**Your objective:** As you look over the data below, please find each line where the word "extracted" appears, then copy it.

**Input records:**
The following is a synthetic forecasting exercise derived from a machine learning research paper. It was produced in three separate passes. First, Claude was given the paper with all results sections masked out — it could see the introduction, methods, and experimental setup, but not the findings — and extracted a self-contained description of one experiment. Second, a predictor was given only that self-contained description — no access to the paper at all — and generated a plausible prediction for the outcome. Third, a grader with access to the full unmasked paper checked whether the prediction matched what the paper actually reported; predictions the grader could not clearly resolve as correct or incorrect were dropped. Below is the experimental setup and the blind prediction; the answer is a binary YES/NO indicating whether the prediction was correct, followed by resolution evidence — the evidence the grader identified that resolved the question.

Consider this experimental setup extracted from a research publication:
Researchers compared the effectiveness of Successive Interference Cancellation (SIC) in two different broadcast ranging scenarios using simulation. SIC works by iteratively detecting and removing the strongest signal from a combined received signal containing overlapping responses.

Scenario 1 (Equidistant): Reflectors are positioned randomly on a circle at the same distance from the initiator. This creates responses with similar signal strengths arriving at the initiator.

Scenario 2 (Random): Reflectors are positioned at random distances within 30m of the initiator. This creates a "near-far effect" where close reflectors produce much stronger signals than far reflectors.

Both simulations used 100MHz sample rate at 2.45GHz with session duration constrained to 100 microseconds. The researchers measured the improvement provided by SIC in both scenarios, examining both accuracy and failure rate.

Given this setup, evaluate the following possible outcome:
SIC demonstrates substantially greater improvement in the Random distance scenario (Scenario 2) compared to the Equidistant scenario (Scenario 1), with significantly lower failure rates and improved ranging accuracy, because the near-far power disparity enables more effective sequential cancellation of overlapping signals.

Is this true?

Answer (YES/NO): NO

**Output for this exercise:**
The following is a synthetic forecasting exercise derived from a machine learning research paper. It was produced in three separate passes. First, Claude was given the paper with all results sections masked out — it could see the introduction, methods, and experimental setup, but not the findings — and extracted a self-contained description of one experiment. Second, a predictor was given only that self-contained description — no access to the paper at all — and generated a plausible prediction for the outcome. Third, a grader with access to the full unmasked paper checked whether the prediction matched what the paper actually reported; predictions the grader could not clearly resolve as correct or incorrect were dropped. Below is the experimental setup and the blind prediction; the answer is a binary YES/NO indicating whether the prediction was correct, followed by resolution evidence — the evidence the grader identified that resolved the question.
Consider this experimental setup extracted from a research publication:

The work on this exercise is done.